→ **EXERCISE AIM**:
Whenever a line below includes the word "Hattem", copy that line.

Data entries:

================

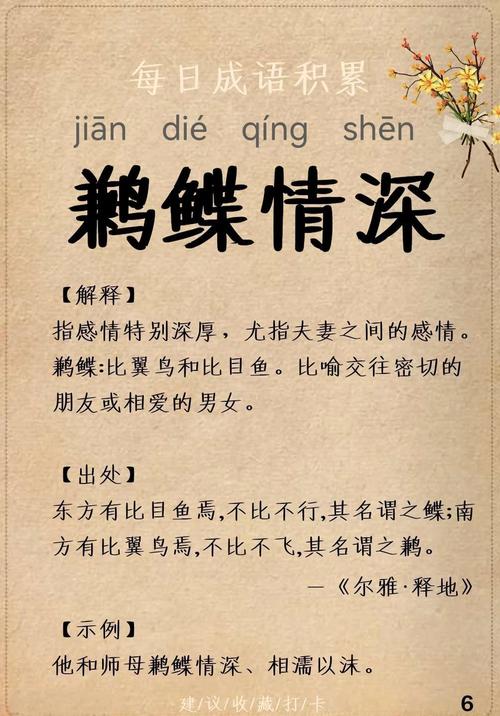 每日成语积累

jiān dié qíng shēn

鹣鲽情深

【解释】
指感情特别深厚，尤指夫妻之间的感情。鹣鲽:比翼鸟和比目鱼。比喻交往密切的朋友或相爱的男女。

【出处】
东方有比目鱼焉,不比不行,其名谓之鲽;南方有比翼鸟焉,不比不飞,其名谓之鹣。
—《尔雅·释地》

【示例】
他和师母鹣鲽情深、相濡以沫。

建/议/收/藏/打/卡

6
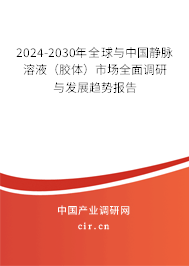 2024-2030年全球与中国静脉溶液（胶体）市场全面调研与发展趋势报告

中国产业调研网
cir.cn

================

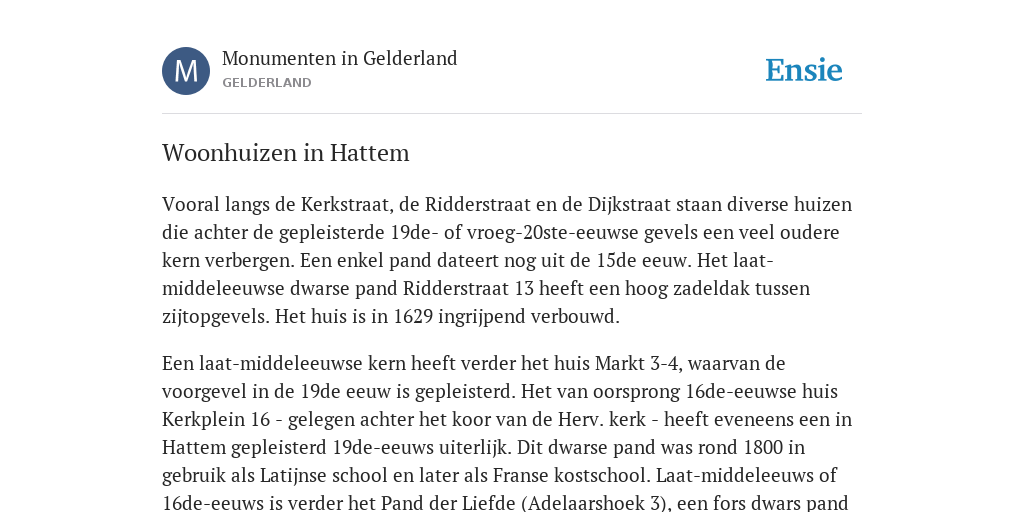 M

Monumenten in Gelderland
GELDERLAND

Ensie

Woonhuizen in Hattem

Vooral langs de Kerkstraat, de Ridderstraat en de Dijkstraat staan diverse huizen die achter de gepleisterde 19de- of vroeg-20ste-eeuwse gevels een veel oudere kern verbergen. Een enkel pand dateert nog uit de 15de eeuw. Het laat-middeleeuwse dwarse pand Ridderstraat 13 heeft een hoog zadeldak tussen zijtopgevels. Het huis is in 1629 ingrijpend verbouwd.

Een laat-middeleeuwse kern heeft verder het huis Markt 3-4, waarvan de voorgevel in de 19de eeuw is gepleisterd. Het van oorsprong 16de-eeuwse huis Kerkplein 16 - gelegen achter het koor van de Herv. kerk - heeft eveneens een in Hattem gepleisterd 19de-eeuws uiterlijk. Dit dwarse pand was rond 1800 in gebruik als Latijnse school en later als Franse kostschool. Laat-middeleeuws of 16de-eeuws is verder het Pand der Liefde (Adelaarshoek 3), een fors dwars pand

================

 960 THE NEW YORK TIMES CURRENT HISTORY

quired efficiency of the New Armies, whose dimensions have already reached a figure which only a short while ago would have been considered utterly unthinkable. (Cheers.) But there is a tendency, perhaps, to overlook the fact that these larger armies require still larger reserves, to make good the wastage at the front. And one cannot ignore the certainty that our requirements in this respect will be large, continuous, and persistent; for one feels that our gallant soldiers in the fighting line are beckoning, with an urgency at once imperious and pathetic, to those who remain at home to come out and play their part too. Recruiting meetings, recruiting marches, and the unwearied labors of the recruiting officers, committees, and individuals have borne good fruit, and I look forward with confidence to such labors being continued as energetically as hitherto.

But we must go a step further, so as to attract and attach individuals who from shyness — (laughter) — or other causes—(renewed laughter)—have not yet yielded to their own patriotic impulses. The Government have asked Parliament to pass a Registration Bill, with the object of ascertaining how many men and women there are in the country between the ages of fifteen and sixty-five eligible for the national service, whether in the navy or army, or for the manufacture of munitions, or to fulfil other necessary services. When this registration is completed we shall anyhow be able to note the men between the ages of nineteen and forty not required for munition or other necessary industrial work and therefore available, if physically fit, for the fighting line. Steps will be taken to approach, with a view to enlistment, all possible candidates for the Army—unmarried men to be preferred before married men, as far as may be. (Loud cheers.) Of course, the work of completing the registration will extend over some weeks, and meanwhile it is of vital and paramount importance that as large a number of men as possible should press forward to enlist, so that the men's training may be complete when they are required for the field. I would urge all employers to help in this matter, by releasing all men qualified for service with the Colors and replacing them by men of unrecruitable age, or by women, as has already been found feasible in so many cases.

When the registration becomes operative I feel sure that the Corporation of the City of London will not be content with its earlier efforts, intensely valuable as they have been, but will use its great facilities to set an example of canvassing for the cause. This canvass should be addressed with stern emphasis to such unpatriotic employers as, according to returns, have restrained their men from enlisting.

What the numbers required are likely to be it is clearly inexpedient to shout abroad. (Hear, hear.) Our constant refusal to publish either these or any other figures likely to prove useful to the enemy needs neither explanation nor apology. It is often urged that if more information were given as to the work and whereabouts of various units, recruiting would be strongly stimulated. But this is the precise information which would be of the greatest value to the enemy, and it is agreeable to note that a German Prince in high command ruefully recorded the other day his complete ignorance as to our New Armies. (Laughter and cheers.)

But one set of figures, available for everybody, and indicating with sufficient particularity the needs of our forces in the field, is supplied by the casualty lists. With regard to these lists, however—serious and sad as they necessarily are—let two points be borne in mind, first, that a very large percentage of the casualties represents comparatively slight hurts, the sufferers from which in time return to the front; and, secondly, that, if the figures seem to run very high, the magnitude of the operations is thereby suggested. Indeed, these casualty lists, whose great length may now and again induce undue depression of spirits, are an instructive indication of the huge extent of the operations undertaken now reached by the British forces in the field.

================

→ **SOLUTION FOR THIS TASK**:
Woonhuizen in Hattem
Een laat-middeleeuwse kern heeft verder het huis Markt 3-4, waarvan de voorgevel in de 19de eeuw is gepleisterd. Het van oorsprong 16de-eeuwse huis Kerkplein 16 - gelegen achter het koor van de Herv. kerk - heeft eveneens een in Hattem gepleisterd 19de-eeuws uiterlijk. Dit dwarse pand was rond 1800 in gebruik als Latijnse school en later als Franse kostschool. Laat-middeleeuws of 16de-eeuws is verder het Pand der Liefde (Adelaarshoek 3), een fors dwars pand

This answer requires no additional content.